◆ Challenge ◆
Reproduce the part of the records that opens with the line containing "Point out **cell**." and closes with the line containing "Mask cell. Wrap", with both of those lines included, and leave the pictures out of your answer.

◆ Materials provided ◆
○ ○ ○ ○
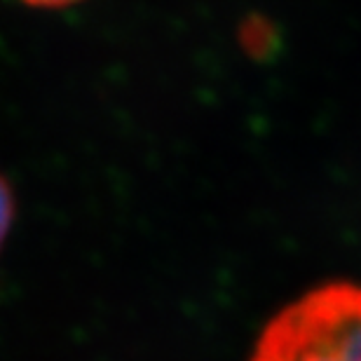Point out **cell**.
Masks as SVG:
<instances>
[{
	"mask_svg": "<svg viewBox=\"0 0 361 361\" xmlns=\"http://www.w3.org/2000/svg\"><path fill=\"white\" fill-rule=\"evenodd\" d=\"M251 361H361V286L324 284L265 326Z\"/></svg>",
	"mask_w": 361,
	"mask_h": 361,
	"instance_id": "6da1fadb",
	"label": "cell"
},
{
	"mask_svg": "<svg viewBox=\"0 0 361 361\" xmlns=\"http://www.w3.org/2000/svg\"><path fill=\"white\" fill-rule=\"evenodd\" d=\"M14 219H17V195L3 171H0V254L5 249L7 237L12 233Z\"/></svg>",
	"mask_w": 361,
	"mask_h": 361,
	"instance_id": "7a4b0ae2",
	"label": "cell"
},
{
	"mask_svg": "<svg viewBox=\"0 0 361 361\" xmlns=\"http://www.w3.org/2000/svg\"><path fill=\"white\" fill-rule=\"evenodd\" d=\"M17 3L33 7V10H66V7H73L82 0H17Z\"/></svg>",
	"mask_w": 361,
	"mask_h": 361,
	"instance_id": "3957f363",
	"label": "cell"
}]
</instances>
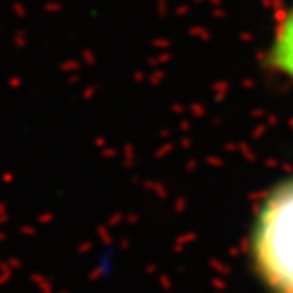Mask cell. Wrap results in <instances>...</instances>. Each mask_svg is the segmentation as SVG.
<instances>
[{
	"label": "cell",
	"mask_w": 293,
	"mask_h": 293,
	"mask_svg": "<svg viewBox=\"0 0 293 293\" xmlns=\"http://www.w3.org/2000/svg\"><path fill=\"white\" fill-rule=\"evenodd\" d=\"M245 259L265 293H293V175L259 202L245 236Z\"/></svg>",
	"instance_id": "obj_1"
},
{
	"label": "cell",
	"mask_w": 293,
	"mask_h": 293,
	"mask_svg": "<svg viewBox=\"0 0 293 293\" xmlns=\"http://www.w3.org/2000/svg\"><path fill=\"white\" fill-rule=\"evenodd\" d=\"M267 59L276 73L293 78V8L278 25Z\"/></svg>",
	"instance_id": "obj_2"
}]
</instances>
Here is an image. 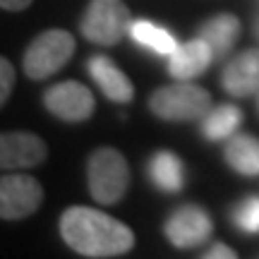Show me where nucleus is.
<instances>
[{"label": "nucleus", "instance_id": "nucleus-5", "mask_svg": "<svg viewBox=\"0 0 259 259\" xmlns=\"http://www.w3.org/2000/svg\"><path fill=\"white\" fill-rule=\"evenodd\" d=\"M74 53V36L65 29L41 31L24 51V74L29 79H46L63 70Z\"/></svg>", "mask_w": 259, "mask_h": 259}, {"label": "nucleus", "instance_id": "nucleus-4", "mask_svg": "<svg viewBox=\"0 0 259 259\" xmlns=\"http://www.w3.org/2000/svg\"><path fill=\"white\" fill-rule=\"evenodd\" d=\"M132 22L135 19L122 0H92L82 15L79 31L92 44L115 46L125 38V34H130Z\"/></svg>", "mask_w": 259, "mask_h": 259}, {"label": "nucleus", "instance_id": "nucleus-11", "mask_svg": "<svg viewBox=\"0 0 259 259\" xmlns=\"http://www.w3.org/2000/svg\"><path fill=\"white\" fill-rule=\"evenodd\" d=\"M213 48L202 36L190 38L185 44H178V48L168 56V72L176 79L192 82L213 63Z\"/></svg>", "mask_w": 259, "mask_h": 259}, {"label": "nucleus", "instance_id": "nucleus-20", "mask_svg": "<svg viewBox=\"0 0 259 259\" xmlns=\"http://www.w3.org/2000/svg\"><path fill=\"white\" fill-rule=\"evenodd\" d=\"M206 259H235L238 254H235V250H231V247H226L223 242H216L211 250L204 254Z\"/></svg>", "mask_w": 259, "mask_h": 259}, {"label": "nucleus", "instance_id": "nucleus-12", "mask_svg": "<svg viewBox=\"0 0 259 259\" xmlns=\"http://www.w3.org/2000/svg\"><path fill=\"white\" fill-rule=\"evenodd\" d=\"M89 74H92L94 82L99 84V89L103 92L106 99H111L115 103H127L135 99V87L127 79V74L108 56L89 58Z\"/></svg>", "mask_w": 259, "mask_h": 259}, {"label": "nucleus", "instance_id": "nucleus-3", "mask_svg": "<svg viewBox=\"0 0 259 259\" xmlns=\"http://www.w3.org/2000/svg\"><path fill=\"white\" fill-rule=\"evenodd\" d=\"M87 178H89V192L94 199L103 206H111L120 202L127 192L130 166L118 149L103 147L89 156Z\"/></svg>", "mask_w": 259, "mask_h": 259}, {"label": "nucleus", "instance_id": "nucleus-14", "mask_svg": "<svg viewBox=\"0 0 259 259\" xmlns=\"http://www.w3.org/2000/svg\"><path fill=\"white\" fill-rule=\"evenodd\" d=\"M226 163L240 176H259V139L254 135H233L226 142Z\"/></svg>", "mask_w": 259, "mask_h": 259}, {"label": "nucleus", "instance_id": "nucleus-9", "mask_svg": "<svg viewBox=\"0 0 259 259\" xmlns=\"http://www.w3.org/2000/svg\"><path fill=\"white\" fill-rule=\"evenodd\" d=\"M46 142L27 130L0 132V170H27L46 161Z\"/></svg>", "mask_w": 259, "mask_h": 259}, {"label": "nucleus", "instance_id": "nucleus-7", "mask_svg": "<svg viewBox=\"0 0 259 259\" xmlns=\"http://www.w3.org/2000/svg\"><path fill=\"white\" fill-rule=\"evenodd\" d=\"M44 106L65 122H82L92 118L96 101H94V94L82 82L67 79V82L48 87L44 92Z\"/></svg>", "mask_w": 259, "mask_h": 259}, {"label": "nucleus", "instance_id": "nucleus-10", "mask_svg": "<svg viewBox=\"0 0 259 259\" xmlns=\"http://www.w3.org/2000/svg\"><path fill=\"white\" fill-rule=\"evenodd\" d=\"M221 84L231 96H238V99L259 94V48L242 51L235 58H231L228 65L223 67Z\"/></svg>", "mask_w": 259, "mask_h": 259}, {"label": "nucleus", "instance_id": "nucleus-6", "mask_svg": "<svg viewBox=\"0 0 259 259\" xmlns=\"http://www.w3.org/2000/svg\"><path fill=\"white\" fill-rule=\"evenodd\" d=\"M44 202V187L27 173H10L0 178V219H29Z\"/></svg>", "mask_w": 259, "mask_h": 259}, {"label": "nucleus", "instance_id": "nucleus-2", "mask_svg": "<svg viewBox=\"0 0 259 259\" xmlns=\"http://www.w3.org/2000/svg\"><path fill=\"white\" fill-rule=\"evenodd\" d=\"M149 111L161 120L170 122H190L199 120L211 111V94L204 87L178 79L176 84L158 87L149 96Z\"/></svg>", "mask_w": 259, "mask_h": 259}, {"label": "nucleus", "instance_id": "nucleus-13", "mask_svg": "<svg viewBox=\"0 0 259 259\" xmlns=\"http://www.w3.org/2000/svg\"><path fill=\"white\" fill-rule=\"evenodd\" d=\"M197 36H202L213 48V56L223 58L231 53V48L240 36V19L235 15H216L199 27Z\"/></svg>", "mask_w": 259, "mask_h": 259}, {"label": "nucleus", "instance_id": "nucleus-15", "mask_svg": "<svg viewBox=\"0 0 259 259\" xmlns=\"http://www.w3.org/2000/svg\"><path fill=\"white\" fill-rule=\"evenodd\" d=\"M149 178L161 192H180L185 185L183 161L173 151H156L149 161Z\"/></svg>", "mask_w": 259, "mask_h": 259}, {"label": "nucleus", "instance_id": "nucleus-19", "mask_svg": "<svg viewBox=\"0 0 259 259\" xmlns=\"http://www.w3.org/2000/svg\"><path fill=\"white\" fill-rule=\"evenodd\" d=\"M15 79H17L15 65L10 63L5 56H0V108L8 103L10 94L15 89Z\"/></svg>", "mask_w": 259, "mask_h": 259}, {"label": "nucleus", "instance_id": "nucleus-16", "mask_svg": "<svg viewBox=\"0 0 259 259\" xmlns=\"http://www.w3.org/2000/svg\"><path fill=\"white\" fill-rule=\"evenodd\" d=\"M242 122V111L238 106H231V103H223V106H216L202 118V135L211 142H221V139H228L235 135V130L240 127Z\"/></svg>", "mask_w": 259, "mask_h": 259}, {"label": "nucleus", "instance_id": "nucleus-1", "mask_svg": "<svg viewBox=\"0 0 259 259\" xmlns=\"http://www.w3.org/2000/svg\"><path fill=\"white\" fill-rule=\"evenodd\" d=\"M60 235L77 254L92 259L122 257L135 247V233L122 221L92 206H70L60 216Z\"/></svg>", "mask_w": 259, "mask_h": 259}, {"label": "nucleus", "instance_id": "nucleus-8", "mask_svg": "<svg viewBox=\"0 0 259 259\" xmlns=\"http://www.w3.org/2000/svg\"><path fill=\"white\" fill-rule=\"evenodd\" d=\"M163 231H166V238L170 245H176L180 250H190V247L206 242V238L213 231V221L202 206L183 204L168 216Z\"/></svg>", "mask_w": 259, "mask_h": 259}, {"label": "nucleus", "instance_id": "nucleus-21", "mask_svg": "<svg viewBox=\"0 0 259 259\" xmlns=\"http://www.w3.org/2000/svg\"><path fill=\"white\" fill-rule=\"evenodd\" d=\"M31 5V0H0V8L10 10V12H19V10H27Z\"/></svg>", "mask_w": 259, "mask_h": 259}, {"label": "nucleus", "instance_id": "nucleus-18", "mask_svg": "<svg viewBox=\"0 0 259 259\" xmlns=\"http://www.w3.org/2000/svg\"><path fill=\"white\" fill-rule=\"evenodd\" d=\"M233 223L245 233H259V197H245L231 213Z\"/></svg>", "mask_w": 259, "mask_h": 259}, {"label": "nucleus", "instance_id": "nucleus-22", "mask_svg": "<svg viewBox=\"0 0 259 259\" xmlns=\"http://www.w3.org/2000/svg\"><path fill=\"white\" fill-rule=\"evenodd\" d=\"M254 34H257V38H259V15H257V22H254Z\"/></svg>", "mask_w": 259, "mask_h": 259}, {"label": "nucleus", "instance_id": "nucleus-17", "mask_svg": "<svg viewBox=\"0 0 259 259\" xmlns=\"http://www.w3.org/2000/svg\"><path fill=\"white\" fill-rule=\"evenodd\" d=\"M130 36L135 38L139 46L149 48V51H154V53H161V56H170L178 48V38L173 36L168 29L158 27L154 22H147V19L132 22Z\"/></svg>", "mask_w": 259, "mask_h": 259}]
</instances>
○ ○ ○ ○
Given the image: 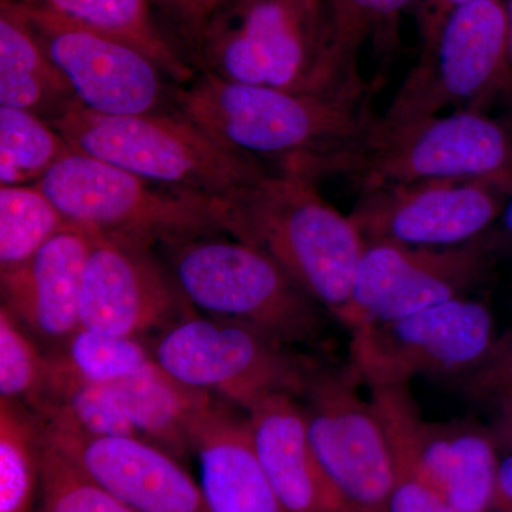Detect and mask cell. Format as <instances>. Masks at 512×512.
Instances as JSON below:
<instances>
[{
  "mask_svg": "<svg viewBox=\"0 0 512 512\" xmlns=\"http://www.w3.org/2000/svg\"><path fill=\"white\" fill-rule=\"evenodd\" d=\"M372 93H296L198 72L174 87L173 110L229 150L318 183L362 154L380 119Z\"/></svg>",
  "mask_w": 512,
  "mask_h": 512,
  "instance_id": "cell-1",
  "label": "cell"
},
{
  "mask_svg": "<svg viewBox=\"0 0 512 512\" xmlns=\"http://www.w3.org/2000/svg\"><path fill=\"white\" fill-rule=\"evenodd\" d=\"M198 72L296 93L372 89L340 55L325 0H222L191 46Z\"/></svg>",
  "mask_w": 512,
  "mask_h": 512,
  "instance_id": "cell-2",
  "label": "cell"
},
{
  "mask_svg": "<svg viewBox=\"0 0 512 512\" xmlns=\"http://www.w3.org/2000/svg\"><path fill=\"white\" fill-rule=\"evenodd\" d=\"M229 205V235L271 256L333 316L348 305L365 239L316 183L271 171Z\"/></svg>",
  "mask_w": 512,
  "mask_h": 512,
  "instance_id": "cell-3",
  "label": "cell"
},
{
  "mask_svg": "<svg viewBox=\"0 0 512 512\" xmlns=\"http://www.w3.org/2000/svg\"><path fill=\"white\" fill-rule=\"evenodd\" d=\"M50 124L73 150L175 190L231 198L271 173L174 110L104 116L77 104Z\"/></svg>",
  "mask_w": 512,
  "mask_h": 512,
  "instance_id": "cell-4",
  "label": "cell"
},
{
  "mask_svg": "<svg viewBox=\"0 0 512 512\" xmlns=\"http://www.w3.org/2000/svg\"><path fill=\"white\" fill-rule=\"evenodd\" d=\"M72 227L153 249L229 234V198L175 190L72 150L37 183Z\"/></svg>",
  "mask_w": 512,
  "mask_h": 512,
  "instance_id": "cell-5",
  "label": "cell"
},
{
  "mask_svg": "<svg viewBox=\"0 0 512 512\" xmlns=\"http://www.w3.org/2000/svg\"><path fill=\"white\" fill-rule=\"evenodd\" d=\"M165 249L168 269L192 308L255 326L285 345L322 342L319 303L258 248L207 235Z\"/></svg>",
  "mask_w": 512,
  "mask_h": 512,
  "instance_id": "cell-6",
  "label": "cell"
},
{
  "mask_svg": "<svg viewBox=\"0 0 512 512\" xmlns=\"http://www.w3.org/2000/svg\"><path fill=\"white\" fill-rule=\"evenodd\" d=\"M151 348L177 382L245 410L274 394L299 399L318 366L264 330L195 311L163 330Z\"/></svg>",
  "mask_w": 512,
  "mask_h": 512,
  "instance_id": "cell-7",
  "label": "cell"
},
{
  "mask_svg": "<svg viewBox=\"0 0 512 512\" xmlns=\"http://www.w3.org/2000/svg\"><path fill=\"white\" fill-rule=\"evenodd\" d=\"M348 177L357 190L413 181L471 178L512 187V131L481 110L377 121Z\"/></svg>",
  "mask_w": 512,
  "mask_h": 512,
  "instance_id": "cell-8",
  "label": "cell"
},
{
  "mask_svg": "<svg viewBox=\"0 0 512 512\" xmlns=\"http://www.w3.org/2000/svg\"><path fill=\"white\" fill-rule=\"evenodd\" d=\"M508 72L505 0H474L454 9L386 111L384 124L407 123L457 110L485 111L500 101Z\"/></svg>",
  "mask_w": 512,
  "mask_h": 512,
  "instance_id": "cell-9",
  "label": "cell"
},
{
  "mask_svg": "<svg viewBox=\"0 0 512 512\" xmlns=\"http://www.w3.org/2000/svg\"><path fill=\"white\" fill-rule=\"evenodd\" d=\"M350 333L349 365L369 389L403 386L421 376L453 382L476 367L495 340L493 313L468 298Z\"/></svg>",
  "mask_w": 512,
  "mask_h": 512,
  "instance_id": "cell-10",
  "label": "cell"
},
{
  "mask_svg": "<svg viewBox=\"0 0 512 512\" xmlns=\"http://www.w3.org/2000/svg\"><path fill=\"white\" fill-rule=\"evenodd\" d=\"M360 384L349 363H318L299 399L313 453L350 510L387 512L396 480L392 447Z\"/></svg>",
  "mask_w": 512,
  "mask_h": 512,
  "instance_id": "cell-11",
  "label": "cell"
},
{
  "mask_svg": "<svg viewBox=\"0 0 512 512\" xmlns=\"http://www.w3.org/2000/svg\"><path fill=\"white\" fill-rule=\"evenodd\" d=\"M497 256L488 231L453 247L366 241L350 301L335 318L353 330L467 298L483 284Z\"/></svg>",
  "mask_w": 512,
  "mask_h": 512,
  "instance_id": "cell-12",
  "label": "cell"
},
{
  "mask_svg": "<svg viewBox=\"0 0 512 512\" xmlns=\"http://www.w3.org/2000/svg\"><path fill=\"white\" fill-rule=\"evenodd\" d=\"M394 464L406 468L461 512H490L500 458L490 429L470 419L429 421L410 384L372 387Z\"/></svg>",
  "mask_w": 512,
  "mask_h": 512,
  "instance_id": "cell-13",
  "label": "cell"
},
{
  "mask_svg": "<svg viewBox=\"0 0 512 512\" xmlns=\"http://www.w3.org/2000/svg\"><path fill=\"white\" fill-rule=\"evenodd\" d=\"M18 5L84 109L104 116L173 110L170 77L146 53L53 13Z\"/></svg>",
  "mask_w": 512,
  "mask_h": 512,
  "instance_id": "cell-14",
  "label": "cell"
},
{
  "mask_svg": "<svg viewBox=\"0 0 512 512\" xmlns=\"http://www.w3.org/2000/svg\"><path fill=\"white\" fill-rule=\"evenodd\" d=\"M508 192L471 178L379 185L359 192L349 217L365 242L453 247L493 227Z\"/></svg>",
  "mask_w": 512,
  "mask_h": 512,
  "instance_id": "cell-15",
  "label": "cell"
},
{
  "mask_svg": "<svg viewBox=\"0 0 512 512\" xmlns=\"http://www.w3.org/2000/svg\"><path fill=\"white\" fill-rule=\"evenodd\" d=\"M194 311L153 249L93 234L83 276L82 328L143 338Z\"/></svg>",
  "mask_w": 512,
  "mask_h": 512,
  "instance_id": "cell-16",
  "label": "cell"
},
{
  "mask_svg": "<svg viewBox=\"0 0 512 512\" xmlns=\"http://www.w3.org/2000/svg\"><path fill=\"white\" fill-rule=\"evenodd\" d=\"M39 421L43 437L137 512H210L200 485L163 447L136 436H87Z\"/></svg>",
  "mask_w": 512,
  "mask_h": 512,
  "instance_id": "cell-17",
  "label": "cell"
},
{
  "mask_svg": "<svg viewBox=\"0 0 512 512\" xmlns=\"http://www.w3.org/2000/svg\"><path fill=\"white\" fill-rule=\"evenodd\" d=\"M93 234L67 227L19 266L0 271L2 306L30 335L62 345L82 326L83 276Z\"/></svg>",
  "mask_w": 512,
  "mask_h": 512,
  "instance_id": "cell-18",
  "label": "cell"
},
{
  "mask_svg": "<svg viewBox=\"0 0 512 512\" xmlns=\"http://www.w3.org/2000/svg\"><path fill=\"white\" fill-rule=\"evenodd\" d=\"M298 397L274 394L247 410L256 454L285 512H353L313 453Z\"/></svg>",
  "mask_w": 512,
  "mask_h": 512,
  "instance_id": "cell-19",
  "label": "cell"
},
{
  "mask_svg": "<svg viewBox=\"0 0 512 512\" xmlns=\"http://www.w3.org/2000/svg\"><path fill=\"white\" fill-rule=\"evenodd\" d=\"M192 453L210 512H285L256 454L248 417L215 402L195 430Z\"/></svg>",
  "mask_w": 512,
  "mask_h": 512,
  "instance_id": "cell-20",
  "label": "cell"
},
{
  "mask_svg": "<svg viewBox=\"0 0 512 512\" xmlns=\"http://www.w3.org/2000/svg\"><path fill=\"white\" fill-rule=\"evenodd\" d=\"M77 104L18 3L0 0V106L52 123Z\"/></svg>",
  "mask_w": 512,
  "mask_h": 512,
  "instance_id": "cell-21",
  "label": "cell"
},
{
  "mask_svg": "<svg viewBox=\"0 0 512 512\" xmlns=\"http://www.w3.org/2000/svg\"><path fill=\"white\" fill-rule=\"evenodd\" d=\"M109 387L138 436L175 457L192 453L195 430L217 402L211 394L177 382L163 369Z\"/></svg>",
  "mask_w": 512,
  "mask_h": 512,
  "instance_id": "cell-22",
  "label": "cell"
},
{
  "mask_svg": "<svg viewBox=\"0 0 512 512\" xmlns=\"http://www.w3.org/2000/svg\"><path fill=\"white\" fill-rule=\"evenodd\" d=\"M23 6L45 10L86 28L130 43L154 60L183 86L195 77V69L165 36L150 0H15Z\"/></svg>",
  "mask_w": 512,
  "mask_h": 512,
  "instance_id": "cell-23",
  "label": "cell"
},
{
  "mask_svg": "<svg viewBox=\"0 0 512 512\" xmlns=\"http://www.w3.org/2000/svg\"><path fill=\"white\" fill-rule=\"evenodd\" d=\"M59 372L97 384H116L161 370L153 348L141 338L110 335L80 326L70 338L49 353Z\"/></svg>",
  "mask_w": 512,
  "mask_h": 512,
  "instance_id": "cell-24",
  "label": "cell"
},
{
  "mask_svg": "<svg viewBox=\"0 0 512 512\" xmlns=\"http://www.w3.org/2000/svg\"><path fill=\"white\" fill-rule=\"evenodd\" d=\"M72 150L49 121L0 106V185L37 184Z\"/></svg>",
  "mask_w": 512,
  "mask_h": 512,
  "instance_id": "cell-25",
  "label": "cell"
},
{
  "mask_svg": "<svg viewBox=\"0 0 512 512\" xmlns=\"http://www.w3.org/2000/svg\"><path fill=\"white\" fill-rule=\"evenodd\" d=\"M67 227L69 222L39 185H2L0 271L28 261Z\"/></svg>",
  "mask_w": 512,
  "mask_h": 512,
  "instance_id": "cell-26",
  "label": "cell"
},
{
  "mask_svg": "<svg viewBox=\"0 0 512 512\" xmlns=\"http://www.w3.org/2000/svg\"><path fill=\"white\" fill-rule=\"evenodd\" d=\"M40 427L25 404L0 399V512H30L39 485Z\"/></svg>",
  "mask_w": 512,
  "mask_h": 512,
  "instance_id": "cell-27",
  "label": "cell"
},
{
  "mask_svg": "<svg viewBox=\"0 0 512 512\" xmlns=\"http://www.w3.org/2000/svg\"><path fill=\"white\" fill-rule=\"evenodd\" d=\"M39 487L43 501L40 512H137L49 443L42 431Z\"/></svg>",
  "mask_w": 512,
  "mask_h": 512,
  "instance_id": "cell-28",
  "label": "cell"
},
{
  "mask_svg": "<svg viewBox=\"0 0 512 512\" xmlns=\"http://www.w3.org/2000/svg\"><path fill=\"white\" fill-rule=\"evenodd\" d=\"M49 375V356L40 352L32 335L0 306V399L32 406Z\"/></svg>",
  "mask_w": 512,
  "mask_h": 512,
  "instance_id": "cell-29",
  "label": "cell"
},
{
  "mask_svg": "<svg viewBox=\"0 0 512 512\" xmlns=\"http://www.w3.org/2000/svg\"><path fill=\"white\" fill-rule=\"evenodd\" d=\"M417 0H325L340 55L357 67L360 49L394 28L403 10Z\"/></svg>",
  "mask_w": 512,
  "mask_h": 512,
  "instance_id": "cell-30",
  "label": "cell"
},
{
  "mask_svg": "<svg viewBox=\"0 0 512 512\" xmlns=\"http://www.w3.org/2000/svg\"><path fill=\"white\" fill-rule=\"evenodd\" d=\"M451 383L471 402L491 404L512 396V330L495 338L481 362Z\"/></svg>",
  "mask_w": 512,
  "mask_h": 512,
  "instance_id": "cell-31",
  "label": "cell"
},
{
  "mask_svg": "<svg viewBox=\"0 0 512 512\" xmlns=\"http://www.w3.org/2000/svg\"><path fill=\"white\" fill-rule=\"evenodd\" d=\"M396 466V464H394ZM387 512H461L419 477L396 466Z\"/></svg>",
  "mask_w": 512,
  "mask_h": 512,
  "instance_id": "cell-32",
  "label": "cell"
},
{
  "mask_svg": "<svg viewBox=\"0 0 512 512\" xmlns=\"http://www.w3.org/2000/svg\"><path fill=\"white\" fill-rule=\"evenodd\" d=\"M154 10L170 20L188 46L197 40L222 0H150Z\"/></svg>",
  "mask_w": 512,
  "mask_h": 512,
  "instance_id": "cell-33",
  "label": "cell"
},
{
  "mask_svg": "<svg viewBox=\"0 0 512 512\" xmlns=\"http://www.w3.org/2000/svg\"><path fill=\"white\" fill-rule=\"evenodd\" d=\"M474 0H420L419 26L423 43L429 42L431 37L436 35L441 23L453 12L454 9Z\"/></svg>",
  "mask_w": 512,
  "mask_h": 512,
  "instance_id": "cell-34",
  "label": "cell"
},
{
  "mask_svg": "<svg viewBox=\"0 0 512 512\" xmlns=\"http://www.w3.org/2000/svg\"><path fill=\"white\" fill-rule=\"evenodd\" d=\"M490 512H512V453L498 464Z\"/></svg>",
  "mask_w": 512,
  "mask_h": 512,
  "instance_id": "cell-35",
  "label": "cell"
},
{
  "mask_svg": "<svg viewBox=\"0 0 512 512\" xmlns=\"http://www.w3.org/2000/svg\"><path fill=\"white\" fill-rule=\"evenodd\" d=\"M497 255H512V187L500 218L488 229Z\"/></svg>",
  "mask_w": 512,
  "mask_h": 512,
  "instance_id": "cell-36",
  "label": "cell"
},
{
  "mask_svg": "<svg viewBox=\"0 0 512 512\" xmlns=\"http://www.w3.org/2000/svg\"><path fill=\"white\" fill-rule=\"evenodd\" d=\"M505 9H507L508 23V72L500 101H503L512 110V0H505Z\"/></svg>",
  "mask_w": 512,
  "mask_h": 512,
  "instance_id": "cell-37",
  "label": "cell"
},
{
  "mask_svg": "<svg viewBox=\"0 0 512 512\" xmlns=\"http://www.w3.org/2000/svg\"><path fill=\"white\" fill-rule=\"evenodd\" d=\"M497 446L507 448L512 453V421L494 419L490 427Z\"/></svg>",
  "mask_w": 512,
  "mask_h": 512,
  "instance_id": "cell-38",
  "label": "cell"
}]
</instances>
○ ○ ○ ○
◆ Completed task ◆
Point out **cell**.
Masks as SVG:
<instances>
[{
	"mask_svg": "<svg viewBox=\"0 0 361 361\" xmlns=\"http://www.w3.org/2000/svg\"><path fill=\"white\" fill-rule=\"evenodd\" d=\"M251 361H361V286L324 284L265 326Z\"/></svg>",
	"mask_w": 361,
	"mask_h": 361,
	"instance_id": "6da1fadb",
	"label": "cell"
},
{
	"mask_svg": "<svg viewBox=\"0 0 361 361\" xmlns=\"http://www.w3.org/2000/svg\"><path fill=\"white\" fill-rule=\"evenodd\" d=\"M14 219H17V195L3 171H0V254L5 249L7 237L12 233Z\"/></svg>",
	"mask_w": 361,
	"mask_h": 361,
	"instance_id": "7a4b0ae2",
	"label": "cell"
},
{
	"mask_svg": "<svg viewBox=\"0 0 361 361\" xmlns=\"http://www.w3.org/2000/svg\"><path fill=\"white\" fill-rule=\"evenodd\" d=\"M17 3L33 7V10H66V7H73L82 0H17Z\"/></svg>",
	"mask_w": 361,
	"mask_h": 361,
	"instance_id": "3957f363",
	"label": "cell"
}]
</instances>
Mask cell. Wrap results in <instances>...</instances>. Each mask_svg is the segmentation as SVG.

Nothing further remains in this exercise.